Key Dates

Related Announcements

May 07, 2020 - NIH Small Research Grant Program (Parent R03 Clinical Trial Not Allowed). See NOFO PA-20-200

May 07, 2020 - NIH Exploratory/Developmental Research Grant Program (Parent R21 Clinical Trial Not Allowed). See NOFO PA-20-195

May 07, 2020 - NIH Exploratory/Developmental Research Grant Program (Parent R21 Clinical Trial Required). See NOFO PA-20-194

May 07, 2020 - NIH Exploratory/Developmental Research Grant Program (Parent R21 Basic Experimental Studies with Humans Required). See NOFO PA-20-196

May 05, 2020 - NIH Research Project Grant (Parent R01 Clinical Trial Not Allowed). See NOFO PA-20-185

May 05, 2020 - NIH Research Project Grant (Parent R01 Basic Experimental Studies with Humans Required). See NOFO PA-20-184

May 05, 2020 - NIH Research Project Grant (Parent R01 Clinical Trial Required). See NOFO PA-20-183

Issued by

National Institute on Drug Abuse (NIDA)

Purpose

This notice intends to inform potential applicants about a special interest in supporting research on the application of Model-informed Drug Development (MIDD) approaches for developing medications to treat substance use disorders (SUDs).

Background

Due to the limited availability of approved medications, there is an urgent need for effective therapeutics for SUDs. Drug development often involves an expensive and time-consuming process.
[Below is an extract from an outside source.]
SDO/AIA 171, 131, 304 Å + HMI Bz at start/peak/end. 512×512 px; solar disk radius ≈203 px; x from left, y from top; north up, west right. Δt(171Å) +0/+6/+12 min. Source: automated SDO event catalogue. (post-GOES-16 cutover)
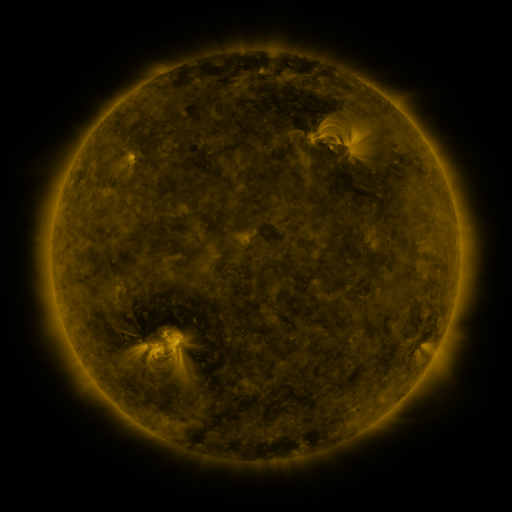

MIDD approaches have evolved as a promising strategy to streamline the drug development process. MIDD uses data-driven and model-based approaches to support informed decision-making in drug development. Therefore, MIDD approach has the potential to speed up the drug development process and reduce the failure rate in drug development pipeline. The industry, academia, and regulatory agencies have made a collective effort to develop and apply many MIDD concepts/tools including physiologically based biopharmaceutics models, population pharmacokinetics (popPK) models. The physiologically-based pharmacokinetic model typically uses both drug-specific information (drug model) and patient physiology information (physiology model) to predict drug PK and assist first-in-human clinical study design, predict drug-drug interactions, and predict drug exposure in patients with organ impairment. popPK can investigate the drug PK variability among different subgroups of a population to support drug development and guide the design of individualized treatment plans for specific patient subgroups. It is expected that MIDD will play an increasing role in drug development and regulatory decision-making processes. The MIDD approaches have been successfully used to facilitate the development and approval of medications for treating SUDs (e.g., 3 mg nalmefene intranasal spray, 10 mg naloxone autoinjector). For the nalmefene intranasal spray, popPK and PK/PD modeling supported the extrapolation of its adult PK to the pediatric population (age 12-18) and supported its use in the pediatric population. Therefore, the MIDD approach can facilitate the development of medications for SUDs throughout the lifecycle of drug development including drug discovery, preclinical study, and clinical trial. MIDD can streamline the drug development process, reduce uncertainty, and increase the success of regulatory approval and clinical use. Moreover, MIDD will also support the design of precision medicines or personalized treatment plans for special patient sub-populations and reduce health disparity.

Research Questions

This Notice of Special Interest (NOSI) encourages, but is not limited to, research applications in the following areas:

Use MIDD approaches to:

• Predict drug toxicology profile, pharmacokinetics, ADME, biopharmaceutical properties, and drug-drug interactions.
• Assist in pre-formulation studies, formulation design and optimization.
• Optimize clinical trial design through modeling and simulation to increase the success rate.
• Support efficacy extrapolation in a new patient population, the use of different routes of administration, a new dosage form, and a new dose regimen.
• Develop precision medicines or personalized treatment plans for special patient sub-populations. 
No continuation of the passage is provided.